Questions about pictured scenes:
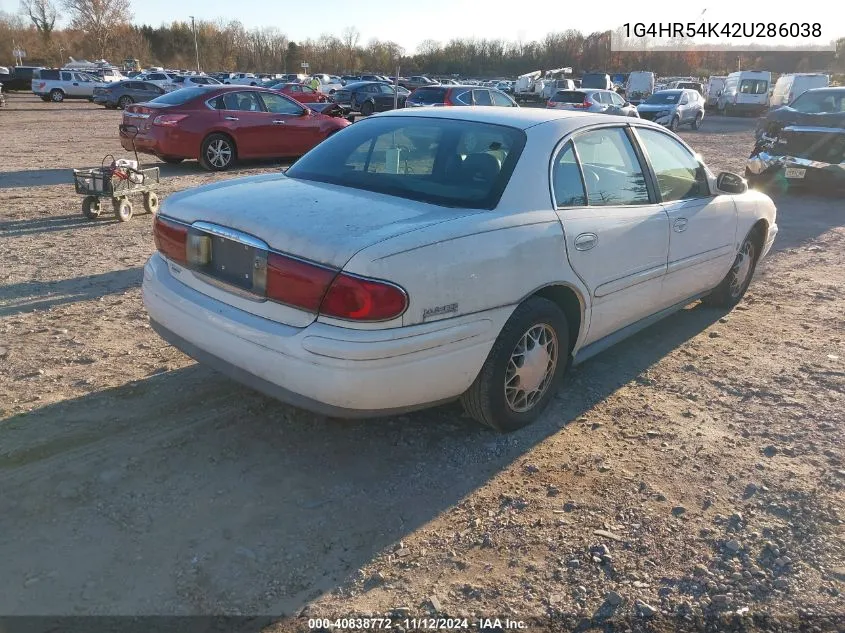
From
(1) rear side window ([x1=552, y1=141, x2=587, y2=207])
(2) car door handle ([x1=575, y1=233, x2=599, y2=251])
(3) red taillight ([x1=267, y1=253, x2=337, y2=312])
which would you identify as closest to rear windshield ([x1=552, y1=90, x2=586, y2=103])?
(1) rear side window ([x1=552, y1=141, x2=587, y2=207])

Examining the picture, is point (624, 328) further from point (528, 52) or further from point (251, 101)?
point (528, 52)

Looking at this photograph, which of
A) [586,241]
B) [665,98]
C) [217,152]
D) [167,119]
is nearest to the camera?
[586,241]

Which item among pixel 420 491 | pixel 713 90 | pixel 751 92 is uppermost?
pixel 713 90

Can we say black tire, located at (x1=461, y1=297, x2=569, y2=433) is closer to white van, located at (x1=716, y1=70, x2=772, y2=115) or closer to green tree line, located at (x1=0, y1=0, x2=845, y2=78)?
white van, located at (x1=716, y1=70, x2=772, y2=115)

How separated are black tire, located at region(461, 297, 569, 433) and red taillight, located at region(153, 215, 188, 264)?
60.9 inches

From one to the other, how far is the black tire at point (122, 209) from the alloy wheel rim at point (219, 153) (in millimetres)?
4466

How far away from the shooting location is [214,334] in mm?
3186

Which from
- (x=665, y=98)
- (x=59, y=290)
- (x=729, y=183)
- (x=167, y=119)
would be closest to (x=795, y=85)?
(x=665, y=98)

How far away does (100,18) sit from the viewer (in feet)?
268

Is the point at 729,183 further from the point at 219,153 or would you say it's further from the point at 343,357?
the point at 219,153

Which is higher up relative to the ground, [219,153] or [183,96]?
[183,96]

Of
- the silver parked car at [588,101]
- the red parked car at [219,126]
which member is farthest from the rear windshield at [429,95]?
the silver parked car at [588,101]

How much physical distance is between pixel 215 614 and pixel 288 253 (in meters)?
1.39

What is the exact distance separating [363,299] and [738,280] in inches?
157
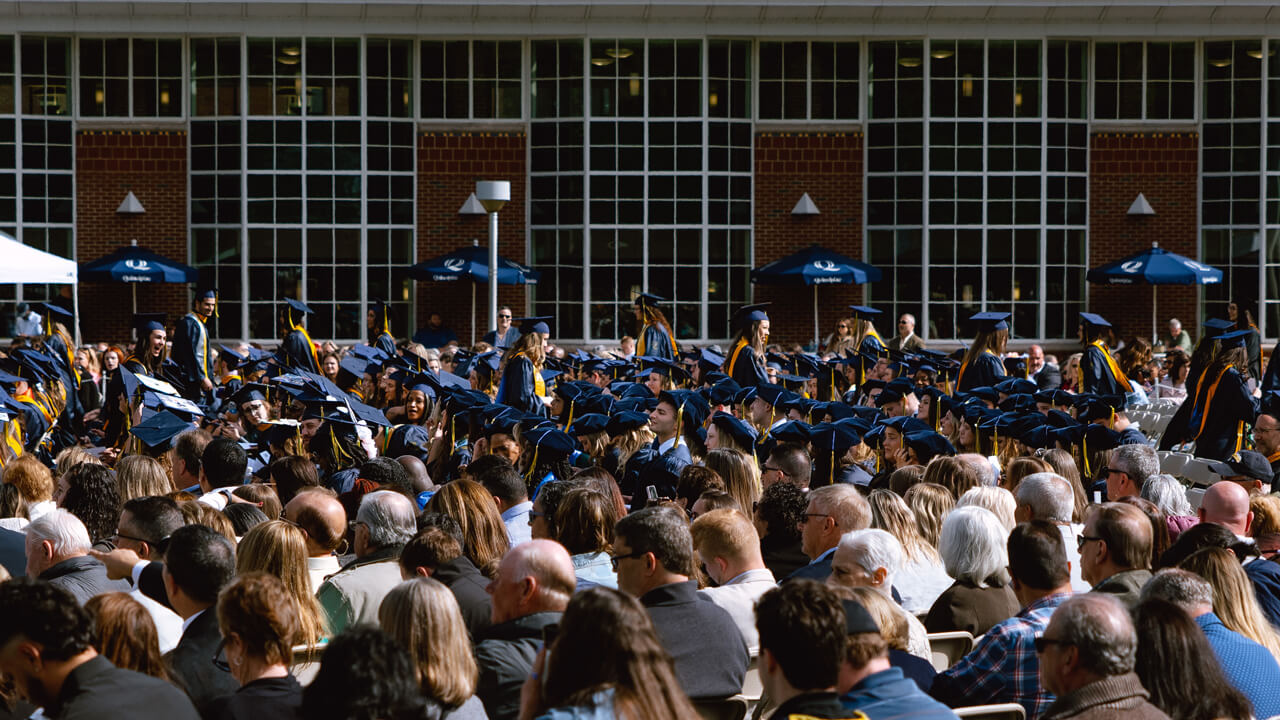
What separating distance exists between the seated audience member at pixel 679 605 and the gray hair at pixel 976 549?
127cm

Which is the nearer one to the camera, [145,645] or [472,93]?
[145,645]

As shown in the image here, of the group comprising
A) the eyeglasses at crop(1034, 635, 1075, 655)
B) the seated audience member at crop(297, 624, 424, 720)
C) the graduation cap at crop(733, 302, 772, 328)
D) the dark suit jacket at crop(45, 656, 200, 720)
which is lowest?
the dark suit jacket at crop(45, 656, 200, 720)

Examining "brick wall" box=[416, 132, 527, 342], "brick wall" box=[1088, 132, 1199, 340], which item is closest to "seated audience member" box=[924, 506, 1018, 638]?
"brick wall" box=[416, 132, 527, 342]

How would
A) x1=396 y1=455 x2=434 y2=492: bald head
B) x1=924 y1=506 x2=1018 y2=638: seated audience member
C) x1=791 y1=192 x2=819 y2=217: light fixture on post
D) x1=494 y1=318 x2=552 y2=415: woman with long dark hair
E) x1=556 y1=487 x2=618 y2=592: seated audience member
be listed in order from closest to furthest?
x1=924 y1=506 x2=1018 y2=638: seated audience member
x1=556 y1=487 x2=618 y2=592: seated audience member
x1=396 y1=455 x2=434 y2=492: bald head
x1=494 y1=318 x2=552 y2=415: woman with long dark hair
x1=791 y1=192 x2=819 y2=217: light fixture on post

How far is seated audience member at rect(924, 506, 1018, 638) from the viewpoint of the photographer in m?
5.64

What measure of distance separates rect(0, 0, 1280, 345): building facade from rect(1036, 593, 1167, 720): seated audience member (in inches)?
815

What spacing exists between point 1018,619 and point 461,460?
232 inches

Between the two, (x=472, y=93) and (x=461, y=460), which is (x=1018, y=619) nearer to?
(x=461, y=460)

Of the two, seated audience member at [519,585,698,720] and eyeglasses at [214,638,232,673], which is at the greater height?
seated audience member at [519,585,698,720]

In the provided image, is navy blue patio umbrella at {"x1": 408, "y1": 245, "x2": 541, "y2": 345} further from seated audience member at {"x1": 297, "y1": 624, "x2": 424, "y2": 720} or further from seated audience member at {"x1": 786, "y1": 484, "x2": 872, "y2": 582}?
seated audience member at {"x1": 297, "y1": 624, "x2": 424, "y2": 720}

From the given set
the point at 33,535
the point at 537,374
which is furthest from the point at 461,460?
the point at 33,535

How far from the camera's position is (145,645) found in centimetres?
407

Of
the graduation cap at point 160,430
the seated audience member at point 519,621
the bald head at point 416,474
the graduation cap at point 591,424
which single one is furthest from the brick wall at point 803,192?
the seated audience member at point 519,621

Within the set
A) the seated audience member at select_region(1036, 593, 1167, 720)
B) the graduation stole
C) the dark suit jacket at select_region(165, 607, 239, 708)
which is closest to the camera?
the seated audience member at select_region(1036, 593, 1167, 720)
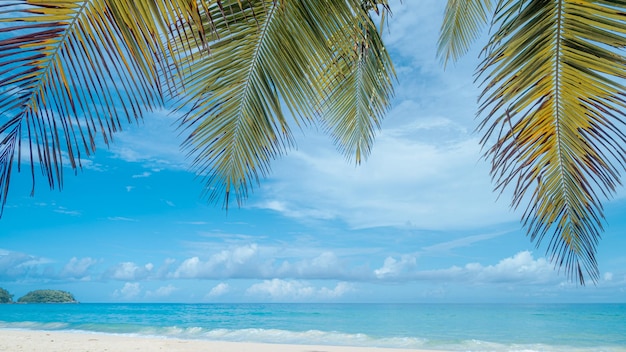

## [EXERCISE DESCRIPTION]
Count how many lines of the listing above contain the string "black", matching case exactly. Give only the number.

## [EXPECTED OUTPUT]
3